El pica boleto tiene varios alias; chancho es, por definición, el más conocido y usado por el pasajero común. Ya otros usuarios, un tanto disconformes, lo van decorando con otros apodos tales como forro, buche, ortiva, amigo de la policía, botón, careta, corneta… en fin. Un montón de sinónimos de persona no grata. El chancho es también único en su especie: cree fervientemente que lo que hace es una parte clave en lo que al universo de los trenes concierne. El chancho se desliza como amo y señor del ganado; se lo escucha venir de lejos con el clack-clack de su pistolita agujereadora de boletos… como si fuera un sheriff que jugara con el martillo de su Colt. También se escucha de lejos el tintineo de las miles de llaves que cuelgan de su pantalón, como si fuera un guardia de cárcel que ostentara la llave de la libertad, brillante libertad.

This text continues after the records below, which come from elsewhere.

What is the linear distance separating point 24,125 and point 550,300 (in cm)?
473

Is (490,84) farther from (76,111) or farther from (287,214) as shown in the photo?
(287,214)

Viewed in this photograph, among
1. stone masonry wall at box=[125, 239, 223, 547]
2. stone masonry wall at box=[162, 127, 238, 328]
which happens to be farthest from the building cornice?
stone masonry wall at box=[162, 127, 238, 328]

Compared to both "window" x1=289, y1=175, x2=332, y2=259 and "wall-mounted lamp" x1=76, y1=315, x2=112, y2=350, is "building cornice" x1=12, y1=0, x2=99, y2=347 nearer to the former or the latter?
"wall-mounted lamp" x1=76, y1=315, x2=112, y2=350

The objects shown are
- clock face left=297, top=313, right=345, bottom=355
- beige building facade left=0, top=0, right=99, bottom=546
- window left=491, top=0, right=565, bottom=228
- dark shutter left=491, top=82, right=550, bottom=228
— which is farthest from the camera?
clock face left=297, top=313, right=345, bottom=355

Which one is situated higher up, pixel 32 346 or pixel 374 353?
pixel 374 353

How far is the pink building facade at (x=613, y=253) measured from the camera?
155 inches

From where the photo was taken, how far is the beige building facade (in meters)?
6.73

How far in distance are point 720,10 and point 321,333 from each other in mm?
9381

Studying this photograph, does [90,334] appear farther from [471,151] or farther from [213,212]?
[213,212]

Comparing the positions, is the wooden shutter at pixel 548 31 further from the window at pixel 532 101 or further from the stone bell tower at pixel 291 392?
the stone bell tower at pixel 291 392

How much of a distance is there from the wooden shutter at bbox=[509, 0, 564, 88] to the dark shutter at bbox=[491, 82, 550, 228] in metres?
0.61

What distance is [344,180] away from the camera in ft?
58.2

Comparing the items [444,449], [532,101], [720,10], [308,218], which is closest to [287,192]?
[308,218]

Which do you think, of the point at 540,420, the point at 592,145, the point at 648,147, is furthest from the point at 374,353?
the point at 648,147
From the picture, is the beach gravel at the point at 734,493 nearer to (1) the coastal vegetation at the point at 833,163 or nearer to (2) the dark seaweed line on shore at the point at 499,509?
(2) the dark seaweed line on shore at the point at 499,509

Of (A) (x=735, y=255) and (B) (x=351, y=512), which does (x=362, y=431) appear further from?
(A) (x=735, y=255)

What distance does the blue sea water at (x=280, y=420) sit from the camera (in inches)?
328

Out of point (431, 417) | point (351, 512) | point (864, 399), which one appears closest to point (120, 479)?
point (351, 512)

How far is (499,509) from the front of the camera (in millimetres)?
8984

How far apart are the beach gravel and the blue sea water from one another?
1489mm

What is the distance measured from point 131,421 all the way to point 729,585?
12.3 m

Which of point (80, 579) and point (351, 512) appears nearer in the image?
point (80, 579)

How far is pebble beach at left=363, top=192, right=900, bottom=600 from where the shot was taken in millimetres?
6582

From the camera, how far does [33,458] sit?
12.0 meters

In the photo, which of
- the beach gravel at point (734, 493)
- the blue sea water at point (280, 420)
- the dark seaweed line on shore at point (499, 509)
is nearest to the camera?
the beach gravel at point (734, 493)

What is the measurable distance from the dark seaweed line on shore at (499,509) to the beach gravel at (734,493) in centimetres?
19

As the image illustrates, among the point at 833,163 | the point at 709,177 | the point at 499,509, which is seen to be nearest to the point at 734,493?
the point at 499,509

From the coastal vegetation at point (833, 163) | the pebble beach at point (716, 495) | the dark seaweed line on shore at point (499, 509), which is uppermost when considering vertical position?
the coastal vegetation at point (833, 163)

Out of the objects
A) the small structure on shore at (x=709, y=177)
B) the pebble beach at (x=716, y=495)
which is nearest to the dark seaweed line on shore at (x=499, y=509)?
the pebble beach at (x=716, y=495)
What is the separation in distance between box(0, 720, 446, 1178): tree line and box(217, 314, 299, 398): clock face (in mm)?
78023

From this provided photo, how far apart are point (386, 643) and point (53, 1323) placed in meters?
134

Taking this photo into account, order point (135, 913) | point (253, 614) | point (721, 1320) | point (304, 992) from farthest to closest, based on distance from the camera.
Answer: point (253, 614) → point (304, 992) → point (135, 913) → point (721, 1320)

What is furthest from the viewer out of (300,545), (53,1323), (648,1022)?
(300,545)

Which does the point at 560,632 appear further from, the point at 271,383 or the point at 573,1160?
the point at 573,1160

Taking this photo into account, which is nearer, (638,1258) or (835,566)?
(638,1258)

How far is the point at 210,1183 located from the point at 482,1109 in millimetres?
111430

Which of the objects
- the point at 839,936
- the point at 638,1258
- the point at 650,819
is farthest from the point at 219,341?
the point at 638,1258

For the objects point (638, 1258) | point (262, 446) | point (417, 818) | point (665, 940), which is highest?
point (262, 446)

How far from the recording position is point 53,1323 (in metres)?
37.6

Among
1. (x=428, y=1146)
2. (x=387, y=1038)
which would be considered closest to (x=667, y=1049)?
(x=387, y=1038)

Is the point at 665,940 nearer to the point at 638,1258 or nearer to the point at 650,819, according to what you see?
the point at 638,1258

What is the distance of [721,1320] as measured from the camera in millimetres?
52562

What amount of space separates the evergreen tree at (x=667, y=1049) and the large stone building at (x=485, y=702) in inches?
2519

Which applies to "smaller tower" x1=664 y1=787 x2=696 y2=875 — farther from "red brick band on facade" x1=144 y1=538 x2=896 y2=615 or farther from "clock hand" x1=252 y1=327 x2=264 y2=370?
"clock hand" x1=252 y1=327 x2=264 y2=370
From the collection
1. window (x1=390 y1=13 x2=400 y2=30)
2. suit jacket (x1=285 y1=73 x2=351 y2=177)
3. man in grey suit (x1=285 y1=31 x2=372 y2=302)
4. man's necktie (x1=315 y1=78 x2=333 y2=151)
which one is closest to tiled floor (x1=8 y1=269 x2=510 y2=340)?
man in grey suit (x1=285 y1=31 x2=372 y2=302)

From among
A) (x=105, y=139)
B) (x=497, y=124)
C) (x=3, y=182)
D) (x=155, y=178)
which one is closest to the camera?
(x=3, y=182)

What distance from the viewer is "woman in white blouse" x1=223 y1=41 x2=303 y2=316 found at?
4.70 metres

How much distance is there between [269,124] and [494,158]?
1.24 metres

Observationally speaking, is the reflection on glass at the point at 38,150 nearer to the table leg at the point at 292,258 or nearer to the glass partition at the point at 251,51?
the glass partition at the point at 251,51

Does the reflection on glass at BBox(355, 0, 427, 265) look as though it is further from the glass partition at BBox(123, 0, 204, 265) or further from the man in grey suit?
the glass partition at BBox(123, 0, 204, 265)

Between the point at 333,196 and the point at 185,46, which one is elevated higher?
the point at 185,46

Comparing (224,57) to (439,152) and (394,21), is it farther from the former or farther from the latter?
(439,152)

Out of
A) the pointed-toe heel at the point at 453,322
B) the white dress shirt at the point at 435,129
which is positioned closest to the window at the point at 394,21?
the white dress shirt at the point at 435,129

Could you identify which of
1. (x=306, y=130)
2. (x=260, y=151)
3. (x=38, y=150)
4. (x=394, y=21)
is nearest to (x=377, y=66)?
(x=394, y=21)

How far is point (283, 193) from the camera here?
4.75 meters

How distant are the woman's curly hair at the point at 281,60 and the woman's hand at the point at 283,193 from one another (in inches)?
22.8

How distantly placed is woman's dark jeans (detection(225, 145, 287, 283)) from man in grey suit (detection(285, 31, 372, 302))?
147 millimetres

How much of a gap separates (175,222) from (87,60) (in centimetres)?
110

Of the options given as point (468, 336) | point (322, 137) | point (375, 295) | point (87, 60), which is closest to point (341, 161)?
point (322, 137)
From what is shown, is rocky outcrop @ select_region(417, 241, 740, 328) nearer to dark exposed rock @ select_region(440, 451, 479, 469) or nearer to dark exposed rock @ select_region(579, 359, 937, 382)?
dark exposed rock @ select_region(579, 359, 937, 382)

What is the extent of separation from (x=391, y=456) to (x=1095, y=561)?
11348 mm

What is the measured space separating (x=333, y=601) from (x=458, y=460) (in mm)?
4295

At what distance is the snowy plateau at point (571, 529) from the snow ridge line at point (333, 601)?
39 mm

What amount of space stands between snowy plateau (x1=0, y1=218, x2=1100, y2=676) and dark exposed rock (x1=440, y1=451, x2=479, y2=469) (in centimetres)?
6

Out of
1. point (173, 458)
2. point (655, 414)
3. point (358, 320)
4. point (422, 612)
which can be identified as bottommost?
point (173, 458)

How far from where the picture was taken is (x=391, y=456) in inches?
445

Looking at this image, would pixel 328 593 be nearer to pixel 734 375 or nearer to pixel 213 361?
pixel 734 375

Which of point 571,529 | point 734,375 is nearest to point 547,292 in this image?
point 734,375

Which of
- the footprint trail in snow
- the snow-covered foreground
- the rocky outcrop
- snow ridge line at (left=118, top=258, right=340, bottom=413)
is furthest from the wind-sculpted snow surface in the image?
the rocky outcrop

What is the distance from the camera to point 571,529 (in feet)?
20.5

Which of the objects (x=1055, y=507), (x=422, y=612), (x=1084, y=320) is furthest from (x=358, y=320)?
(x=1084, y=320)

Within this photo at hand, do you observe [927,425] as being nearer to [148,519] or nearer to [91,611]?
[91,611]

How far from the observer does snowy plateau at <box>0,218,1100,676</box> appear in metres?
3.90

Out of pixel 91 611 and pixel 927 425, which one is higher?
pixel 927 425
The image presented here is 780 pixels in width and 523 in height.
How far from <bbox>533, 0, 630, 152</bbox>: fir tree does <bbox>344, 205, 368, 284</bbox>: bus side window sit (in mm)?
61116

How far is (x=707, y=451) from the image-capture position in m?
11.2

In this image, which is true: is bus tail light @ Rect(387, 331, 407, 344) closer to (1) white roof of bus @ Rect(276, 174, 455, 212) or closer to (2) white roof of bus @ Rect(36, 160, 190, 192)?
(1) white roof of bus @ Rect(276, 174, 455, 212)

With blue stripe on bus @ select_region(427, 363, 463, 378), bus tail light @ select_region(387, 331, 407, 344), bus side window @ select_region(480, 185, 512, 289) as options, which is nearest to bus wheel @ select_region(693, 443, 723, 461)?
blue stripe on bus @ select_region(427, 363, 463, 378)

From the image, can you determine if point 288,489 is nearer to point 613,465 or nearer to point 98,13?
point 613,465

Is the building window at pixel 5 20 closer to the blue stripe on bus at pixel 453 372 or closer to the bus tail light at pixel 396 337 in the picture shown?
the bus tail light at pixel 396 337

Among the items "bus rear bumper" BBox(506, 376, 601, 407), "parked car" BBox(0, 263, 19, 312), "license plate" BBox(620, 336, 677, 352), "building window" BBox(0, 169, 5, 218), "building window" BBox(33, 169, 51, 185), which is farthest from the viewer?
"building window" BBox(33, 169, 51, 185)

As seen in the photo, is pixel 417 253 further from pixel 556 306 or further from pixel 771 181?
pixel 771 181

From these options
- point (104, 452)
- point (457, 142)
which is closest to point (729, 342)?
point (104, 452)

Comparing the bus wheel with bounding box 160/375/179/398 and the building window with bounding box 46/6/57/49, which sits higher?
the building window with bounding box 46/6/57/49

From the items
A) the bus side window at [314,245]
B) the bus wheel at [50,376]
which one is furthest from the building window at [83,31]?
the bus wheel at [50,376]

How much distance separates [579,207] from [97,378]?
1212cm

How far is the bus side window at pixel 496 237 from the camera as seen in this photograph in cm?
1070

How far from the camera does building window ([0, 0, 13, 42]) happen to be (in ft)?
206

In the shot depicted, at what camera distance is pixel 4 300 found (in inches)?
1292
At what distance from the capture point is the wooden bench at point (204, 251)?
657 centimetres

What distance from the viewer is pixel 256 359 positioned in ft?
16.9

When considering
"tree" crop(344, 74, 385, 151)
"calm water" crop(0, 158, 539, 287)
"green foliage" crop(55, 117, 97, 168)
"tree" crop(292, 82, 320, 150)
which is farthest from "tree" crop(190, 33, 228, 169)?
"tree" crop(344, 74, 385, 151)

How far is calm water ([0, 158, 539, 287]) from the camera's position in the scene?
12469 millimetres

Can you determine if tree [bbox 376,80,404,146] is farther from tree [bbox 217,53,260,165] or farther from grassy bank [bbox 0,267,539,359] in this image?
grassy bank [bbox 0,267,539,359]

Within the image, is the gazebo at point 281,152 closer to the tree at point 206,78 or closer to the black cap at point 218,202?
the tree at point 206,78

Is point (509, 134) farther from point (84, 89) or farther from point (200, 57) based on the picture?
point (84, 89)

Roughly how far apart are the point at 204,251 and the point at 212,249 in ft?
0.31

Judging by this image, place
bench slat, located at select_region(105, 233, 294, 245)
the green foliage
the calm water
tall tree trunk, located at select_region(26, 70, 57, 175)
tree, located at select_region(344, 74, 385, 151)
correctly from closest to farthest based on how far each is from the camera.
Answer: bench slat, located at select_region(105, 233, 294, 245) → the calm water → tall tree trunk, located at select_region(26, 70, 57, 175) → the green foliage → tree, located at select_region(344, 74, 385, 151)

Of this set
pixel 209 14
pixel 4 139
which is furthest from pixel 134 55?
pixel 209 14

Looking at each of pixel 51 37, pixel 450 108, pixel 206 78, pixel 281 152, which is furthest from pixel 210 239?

El chancho va desfilando sin pedir permiso por los vagones, como un rey feudal al cual su pueblo debe obedecer. Danza al compás del traqueteo con su camisa blanca increíble, sus pantaloncitos con apresto, sus zapatos lustrados y el gorrito oficial. El chancho es el enemigo acérrimo del colado; es esta una guerra que viene de la prehistoria, un combate que perduró por siglos hasta llegar hoy mismo a una corrida por el andén de Avellaneda. El chancho es un buche y nadie lo quiere; va molestando a la cartera de la dama, al bolsillo del caballero. Al pobre hombre que “se quedó dormido” y al pobre pibe que “perdió el boleto”. El chancho es un forro, y si no tenés boleto y él no tiene un buen día, te la manda a guardar. Te baja en la próxima estación y a otra cosa mariposa. Los más vivos caminan unos metros y, cuando están por cerrarse las puertas, en ese instante en que se define la vida y la muerte, se meten al tren al grito de “cornudooooo”. Si son hábiles en las artes de la degradación pública, le harán un gesto en el que el dedo índice se inserta en una especie de Om formado con la otra mano (una metáfora sexual, anal). Al chancho no lo quiere nadie, ni siquiera su familia lo invita a los asados… no vaya a ser cosa de que pida los tickets del mercado. El chancho tiene miedo, por eso siempre lo acompañan dos boludones grandes de seguridad. El chancho no tiene amigos, no lo quieren los pasajeros, no lo quieren sus compañeros, lo aguantan falsamente los vendedores. Ni su mamá lo quiere (mucho menos desde ese memorable día en que la bajó en Liniers por tener pago solo hasta Flores). El chancho es una persona no grata, el chancho es el controlador, el ojo físico de la empresa, el buitre con hambre, el lobo rabioso en busca de una presa sin boleto.

El furgón

Es de sabiduría popular que el furgón es un reflejo de lo que sucede en la sociedad misma. En el furgón no viajan médicos, ni policías, ni arquitectos, ni abogados. Tampoco las mujeres hermosas, estudiantes de posgrado, ni gentes con camisas limpias. Prácticamente no viaja nadie que sea profesional; el furgón es lo que está al final, lo indeseable pero necesario. Es donde viajan los problemas, donde se desecha lo que no sirve, lo que causa que las señoras de alcurnia se preocupen.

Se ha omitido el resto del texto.